Other Risks and Final Thoughts
Before concluding, it is worth mentioning a few other risks in both the upside and downside directions. For silver, another bullish factor to consider is the mintage rate, which favors gold-silver trading. The concept is explained in detail in a previous article and the main points are:
The transaction simply involves selling a certain amount of gold to buy silver when the price of silver looks more attractive compared to the price of gold and vice versa. The main measure for assessing which metal has a more attractive price is the so-called mintage ratio or gold-silver price ratio (“GSPR”).
The long-term mint rate is shown in the chart below. As you can see, the average over the past 50 years or so has been ~64.8. Currently, this ratio is approximately 90.4 times, which is the highest level since at least 1980.
In terms of downside risks, GLD and SLV face all the risks typical of commodities. These risks include a lack of active cash flow (i.e. GLD and SLV do not generate revenue on their own), extreme price volatility, and the relatively high expense ratios and tax consequences mentioned earlier. Aside from these general risks, holding GLD and SLV is different from holding physical bars (even though they are backed by physical bars).

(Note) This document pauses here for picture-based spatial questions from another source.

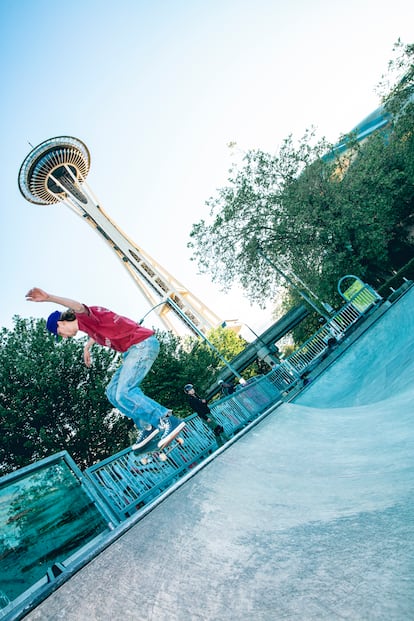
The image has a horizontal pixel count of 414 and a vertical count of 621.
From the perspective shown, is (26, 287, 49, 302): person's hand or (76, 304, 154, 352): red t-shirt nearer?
(26, 287, 49, 302): person's hand

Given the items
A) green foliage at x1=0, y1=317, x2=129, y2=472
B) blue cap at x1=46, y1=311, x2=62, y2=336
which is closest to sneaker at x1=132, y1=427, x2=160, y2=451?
blue cap at x1=46, y1=311, x2=62, y2=336

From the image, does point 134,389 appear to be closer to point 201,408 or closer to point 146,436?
point 146,436

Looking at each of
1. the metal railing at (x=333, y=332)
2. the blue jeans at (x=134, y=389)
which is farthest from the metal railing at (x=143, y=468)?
the metal railing at (x=333, y=332)

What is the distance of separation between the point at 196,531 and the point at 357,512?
1.15m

Holding these ETFs involves counterparty risk, including:
Essentially, investors do not directly own the physical metal. Instead, investors own shares of GLD or SLV, which are claims on the underlying physical bars. Therefore, there is always a risk that the ETF sponsor or custodian may default and fail to honor investors’ claims.
Taken together, this article argued a bullish case for GLD and SLV. Technically, I see strong signs that they are coming out of a consolidation period that has lasted about four years.
These technical signals are backed by fundamental forces at work in my mind. The biggest force, in my opinion, is the recent geopolitical conflict and the potential surge in demand for silver as several new technologies (e.g. EVs, solar panels, 5G) begin to enter a phase of exponential growth, leading central banks to push back on gold. It’s a preference.